Nothing feels better after a long workout than a good stretch. Stretching before and after exercise is important for injury prevention, muscle recovery and mobility. Here are five of my favorite stretches. They are simple, but effective. Try holding each pose for one minute, or ten breaths. Breathe and Enjoy!
The Downward Dog:
I love this stretch for the hamstrings and as a shoulder opener. Feet and hands should be shoulder width apart. Shoulders should be open and extended, while thighs pull back and up. You want a straight line from your sitting bones to your hands. You can keep the head in line with the spine, or let it hang and relax as pictured. The distance between hands and feet is entirely up to you. Do whatever feels comfortable, bend your knees, walk out your calves, have fun!
Runner’s Lunge:
There are many variations on this stretch; here is how I like mine. With the right leg forward, knee should be over the ankle at a ninety-degree angle. I keep both hands to the left of my leg, directly under the shoulders. Try to keep a straight line from the crown of the head down to your back heel. If the stretch is too much, bend the back knee and place the calf on the ground. Most people like to sink down into this stretch and let gravity do the work. I prefer to support some of my body weight using hands and core, lifting up and out of the hips. This causes the hip flexors to relax, allowing for a deeper stretch.
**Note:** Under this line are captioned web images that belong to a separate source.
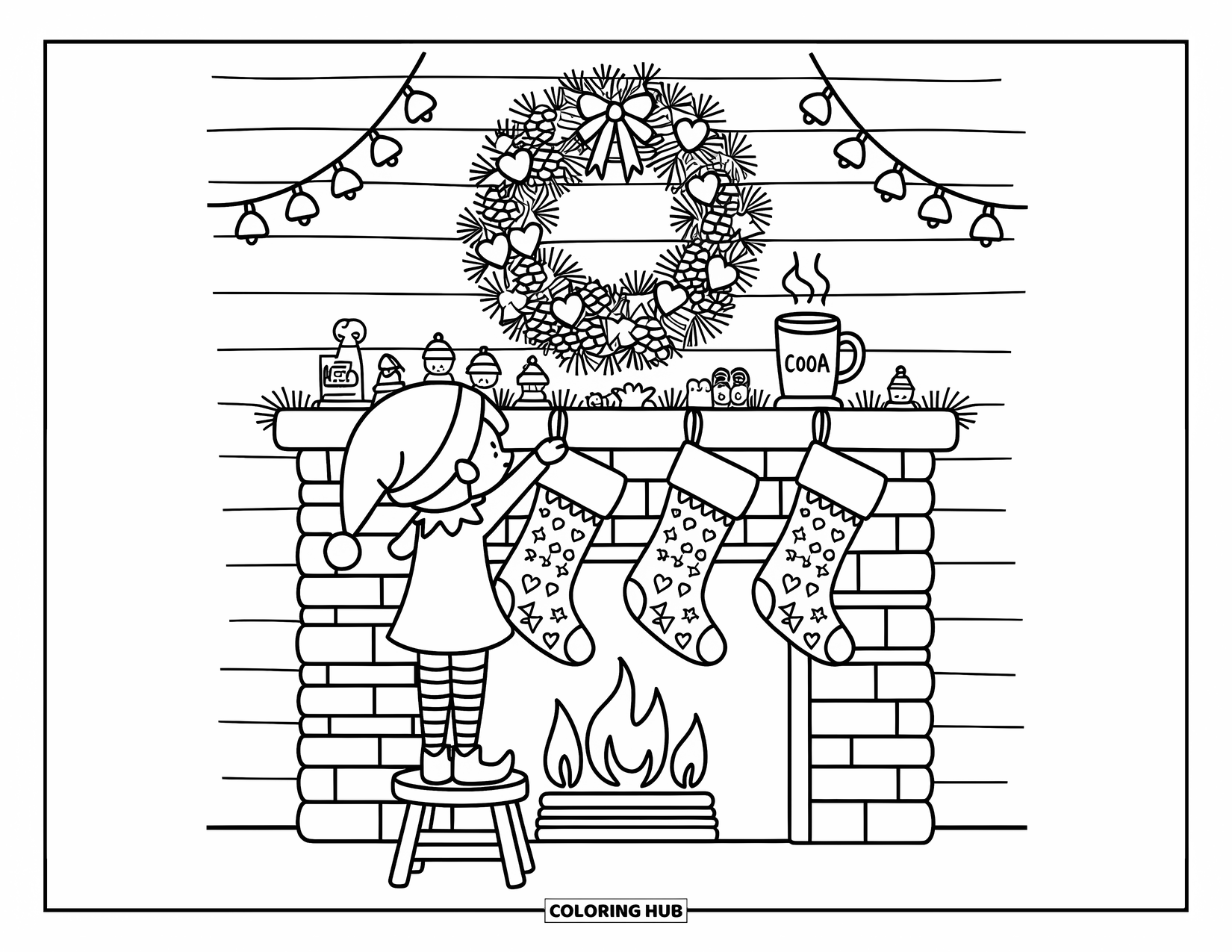 Elf Coloring Page for Adults: A cheerful elf decorates the fireplace with stockings and cocoa nearby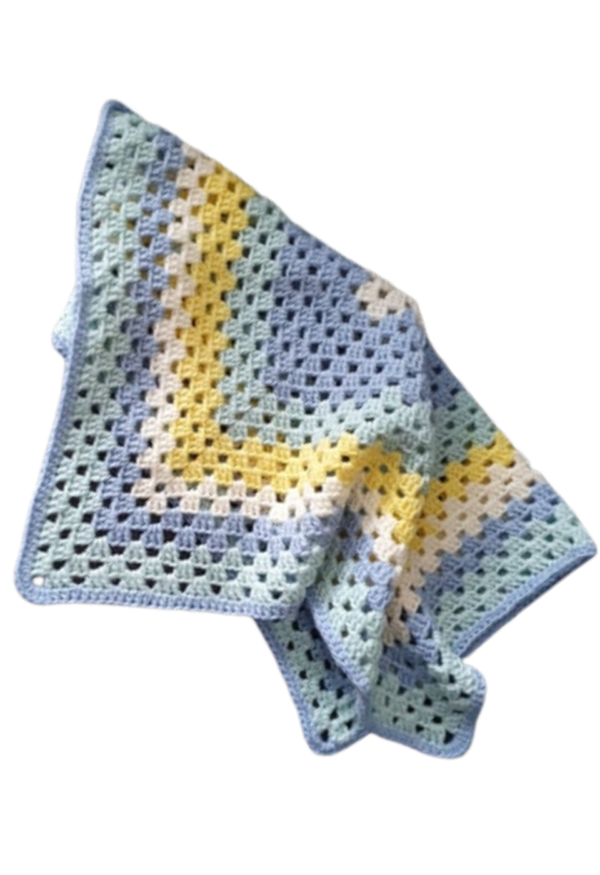 SilverdustUK Crochet Buggy Blanket Yellow-Green-Blue-Cream 1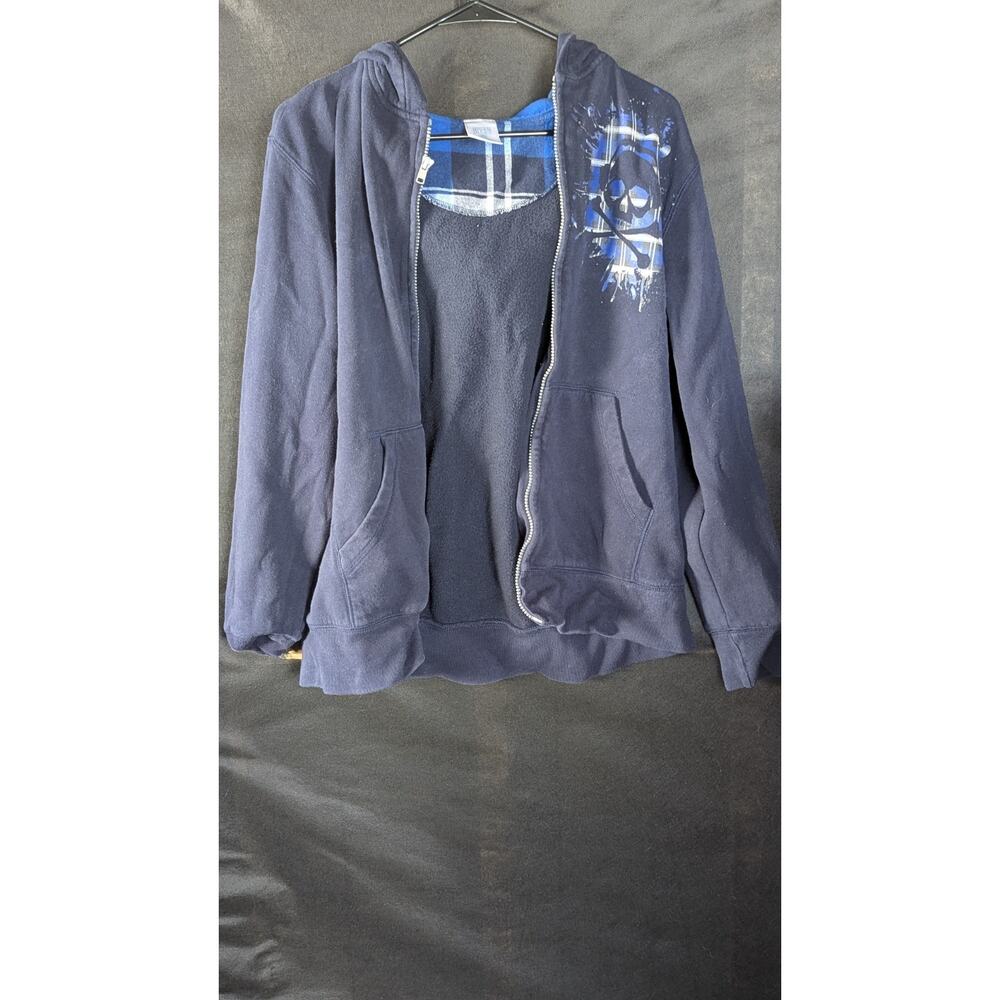 Canyon River Blues Boys L 14/16 Navy Zip Hoodie Flannel Lined Skull Graphic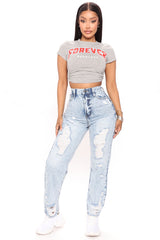 She's So Lucky Straight Leg Jeans - Medium Blue Wash Ins Street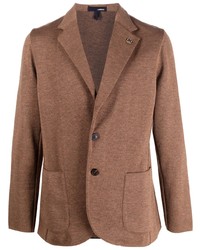 Мужской коричневый пиджак с цветочным принтом от Lardini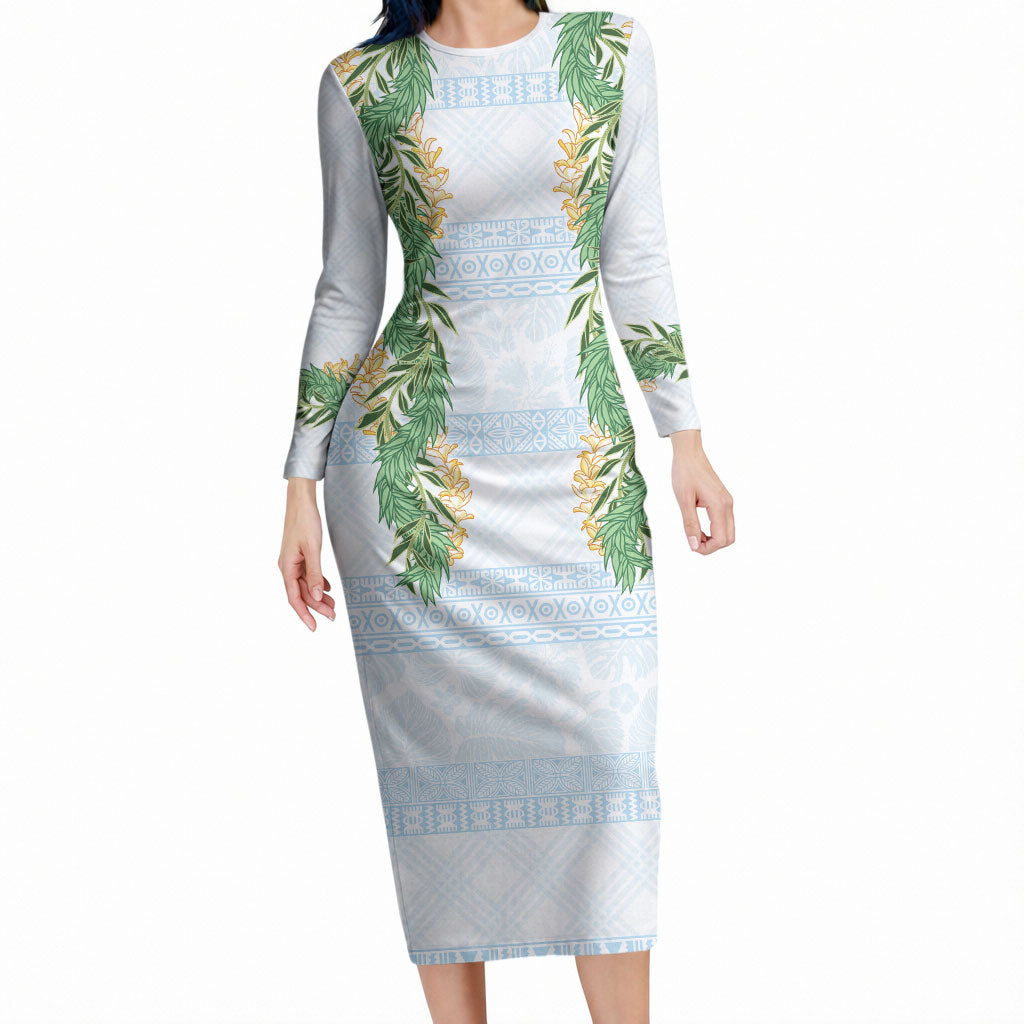 Hawai'i Paniolo Maile Twisted Lei Long Sleeve Bodycon Dress Winter White LT7 Long Dress White - Polynesian Pride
Don’t forget both sides!
Rotating Runner’s Lunge:
Beginning from the lunge position, slowly rotate your torso towards the knee that is bent. Making sure the spine stays straight; allow your outside hand to extend to the ceiling, while your lower arm supports your body directly under the shoulder. Try to make a straight line from top hand to bottom hand, working towards making the torso open and perpendicular to the ground. Go slow – it’s always a must when rotating the spine!
Wide V:
Start with legs wide (about one leg length apart) and toes pointing forward. Walk your hands out in front of you as far as possible, keeping the hips pulling back and spine straight. This is great for shoulder opening, hamstring and inner thigh lengthening. Maybe you can’t get your hands to the floor? No problem, keep hands on the waist or reaching forward as you slowly bend forward from the hips – same stretch! Another option would be to bend the knees until you can reach the ground.
Figure 4:
This is a great hip opener! Lie down with your spine in a neutral position. Bring the right leg to a 90 degree chair position and place the left foot on the right knee making a triangle. Keep the left foot flexed; small thing, but it keeps the left knee uncompromised from a torque position. With both hands behind the right thigh (not knee), pull the right leg towards you. You should feel this in your left hip. Remember to switch sides!
Bonus:
I lied, there are 6 stretches: From the beginning Figure 4 position, lower the right leg to the floor, while keeping the left leg on top. Open the arms to a T position and slowly take the legs to the right until the left heel hits the floor. This is a spinal twist as well as a nice stretch for the IT band (iliotibial – the long muscle that runs along the side of your thigh from hip to knee). If you can’t feel it, place the right arm on top of the left thigh and add some slight pressure.